MATERIALS AND METHODS
Strains, media, and growth conditions.
Strains of various Candida species used in the study (listed in Table S1 in the supplemental material) were grown in YPD (1% yeast extract, 2% peptone, and 2% dextrose) at 30°C. The identity of the strains was confirmed by amplification and sequencing of the internal transcribed spacer (ITS) and D1/D2 regions, followed by BLAST analysis (http://www.ncbi.nlm.nih.gov/BLAST/Blast.cgi). The clade status of different C. auris isolates used was confirmed by amplifying and sequencing regions of three housekeeping genes (TUB2, EFB1, and RPB1) harboring polymorphic sites (TUB2, bp 534; EFB1, bp 698; and RPB1, bp 552 [with respect to clade 1]).Strains used in this study. Download Table S1, DOCX file, 0.01 MB.
Construction of C. auris strain expressing CENP-ACse4–protein A fusion protein.
The homolog of CENP-ACse4 in C. auris was identified by BLAST using C. albicansCENP-ACse4 sequence as the query against the C. auris genome. It was distinguished from the canonical histone H3 sequences by confirming the presence of CENP-ACse4-specific amino acid residues (59). For tagging CENP-ACse4 with protein A at the C terminus, approximately 900 and 800 bp were used as upstream and downstream sequences, respectively, to construct the tagging cassette. The 900-bp fragment (including the complete ORF and native promoter sequence) was amplified from the genomic DNA and cloned as a KpnI-SacI fragment in the pBS-TAP-NAT plasmid. The downstream sequence was cloned as a SpeI-NotI fragment. The 3.7-kb tagging construct, as a KpnI-NotI fragment, was used to transform Cau46R. The transformation of the strains was performed as previously described (60). Nourseothricin (Jena Bioscience) was added at a concentration of 100 μg/ml in the media for selecting transformants. The colonies obtained were subcultured in the presence of nourseothricin and integration of the tagging construct in NAT+ transformants was confirmed by PCR.
Western blotting.
Cells were grown overnight in YPD until mid-log phase, and 3 optical density (OD) equivalent cells were harvested for protein lysate preparation.
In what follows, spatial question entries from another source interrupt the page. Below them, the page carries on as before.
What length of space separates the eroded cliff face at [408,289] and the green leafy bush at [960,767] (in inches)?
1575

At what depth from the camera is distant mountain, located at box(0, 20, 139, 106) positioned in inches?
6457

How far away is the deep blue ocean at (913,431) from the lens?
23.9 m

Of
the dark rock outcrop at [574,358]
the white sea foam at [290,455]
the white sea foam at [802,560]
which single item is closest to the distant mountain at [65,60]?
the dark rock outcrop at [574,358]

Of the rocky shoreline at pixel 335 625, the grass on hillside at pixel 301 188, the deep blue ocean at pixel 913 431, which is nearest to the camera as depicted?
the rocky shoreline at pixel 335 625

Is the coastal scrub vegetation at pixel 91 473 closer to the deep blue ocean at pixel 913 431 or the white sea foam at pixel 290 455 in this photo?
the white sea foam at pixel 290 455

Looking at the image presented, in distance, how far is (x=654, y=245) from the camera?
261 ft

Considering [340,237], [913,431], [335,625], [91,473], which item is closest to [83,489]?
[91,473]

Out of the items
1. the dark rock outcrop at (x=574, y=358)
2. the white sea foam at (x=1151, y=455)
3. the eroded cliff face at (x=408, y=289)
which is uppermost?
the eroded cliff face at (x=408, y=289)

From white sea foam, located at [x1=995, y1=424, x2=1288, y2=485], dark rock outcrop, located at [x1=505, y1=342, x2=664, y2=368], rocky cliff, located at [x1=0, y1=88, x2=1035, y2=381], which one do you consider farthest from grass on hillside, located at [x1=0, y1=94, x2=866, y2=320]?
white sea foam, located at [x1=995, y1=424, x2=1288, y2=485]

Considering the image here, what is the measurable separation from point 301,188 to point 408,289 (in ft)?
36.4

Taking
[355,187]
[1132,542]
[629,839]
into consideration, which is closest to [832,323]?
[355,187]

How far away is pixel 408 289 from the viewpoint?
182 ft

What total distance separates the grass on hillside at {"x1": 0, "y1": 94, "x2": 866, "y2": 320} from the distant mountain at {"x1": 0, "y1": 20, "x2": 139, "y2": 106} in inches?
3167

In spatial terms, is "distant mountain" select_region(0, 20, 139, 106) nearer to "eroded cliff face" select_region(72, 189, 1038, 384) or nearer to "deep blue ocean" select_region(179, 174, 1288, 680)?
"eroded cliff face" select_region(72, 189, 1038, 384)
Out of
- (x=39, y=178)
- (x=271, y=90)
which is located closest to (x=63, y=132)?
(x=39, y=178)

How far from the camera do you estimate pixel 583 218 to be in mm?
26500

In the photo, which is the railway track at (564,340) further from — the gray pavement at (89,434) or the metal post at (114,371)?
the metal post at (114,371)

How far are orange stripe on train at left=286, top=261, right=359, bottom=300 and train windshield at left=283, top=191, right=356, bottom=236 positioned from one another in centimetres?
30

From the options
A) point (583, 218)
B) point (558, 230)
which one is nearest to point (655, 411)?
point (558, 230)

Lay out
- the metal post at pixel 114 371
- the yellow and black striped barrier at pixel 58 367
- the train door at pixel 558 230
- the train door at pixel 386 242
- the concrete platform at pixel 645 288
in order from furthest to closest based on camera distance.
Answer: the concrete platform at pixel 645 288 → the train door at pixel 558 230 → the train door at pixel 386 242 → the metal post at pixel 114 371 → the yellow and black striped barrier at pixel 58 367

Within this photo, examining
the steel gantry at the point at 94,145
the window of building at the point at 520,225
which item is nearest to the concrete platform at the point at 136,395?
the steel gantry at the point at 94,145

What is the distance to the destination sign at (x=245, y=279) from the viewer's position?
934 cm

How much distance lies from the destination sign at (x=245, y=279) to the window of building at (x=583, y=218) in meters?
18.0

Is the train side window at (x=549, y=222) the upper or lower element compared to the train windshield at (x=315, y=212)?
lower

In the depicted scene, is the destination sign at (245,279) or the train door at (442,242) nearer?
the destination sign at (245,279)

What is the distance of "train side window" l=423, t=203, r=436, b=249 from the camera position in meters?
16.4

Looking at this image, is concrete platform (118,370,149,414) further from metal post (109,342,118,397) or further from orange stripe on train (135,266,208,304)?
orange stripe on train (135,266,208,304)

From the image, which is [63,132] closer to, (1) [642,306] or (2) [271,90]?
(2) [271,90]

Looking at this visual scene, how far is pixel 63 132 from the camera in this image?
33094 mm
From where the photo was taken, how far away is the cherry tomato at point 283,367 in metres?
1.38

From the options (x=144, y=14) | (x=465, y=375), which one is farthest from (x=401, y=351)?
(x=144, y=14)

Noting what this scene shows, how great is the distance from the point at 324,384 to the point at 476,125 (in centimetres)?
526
The cells were suspended in 400 μl of ice-cold trichloroacetic acid (12.5%), vortexed briefly, and stored at −20°C overnight. The samples were later thawed and pelleted by centrifugation at 14,000 rpm at 4°C for 10 min. The pellets were washed twice with 400 μl of ice-cold acetone (80%), air-dried, suspended in an appropriate volume of lysis buffer (0.1 M NaOH and 1% SDS), and boiled for 10 min. The proteins in the lysate were separated on 12% polyacrylamide gels. The separated samples were transferred from the gels to the nitrocellulose membranes, which were then probed with anti-protein A antibodies (Sigma, P3775; 1:5,000 dilution in 2.5% [wt/vol] skim milk powder in 1× PBS) and horseradish peroxidase-conjugated goat anti-rabbit secondary antibodies (Abcam, 1:10,000 dilution in 2.5% [wt/vol] skim milk powder in 1× PBS). The blots were developed using Chemiluminescence Ultra substrate (Bio-Rad) and imaged using the VersaDoc system (Bio-Rad).
Preparation of spheroplasts.
Cells were grown in 50 ml of YPD until reaching an optical density at 600 nm (OD600) of 0.8 and washed with water by centrifugation at 3,000 rpm for 5 min. Cells were then incubated in 10 ml of 2-mercaptoethanol solution (5% in water; Himedia, catalog no. MB041) for 1 h at 30°C at 180 rpm. The cells were pelleted, washed, and resuspended in SCE buffer (1 M sorbitol, 100 mM sodium citrate, 10 mM EDTA [pH 8.0]). Lysing enzyme from Trichoderma harzianum (Sigma, catalog no. L1412) was added at a concentration of 2.5 mg/ml, and the suspension was incubated at 37°C at 80 rpm for 2 h. The cells were examined under a microscope to determine the proportion of spheroplasts in the suspension. The prepared spheroplasts were further processed based on the corresponding experimental design.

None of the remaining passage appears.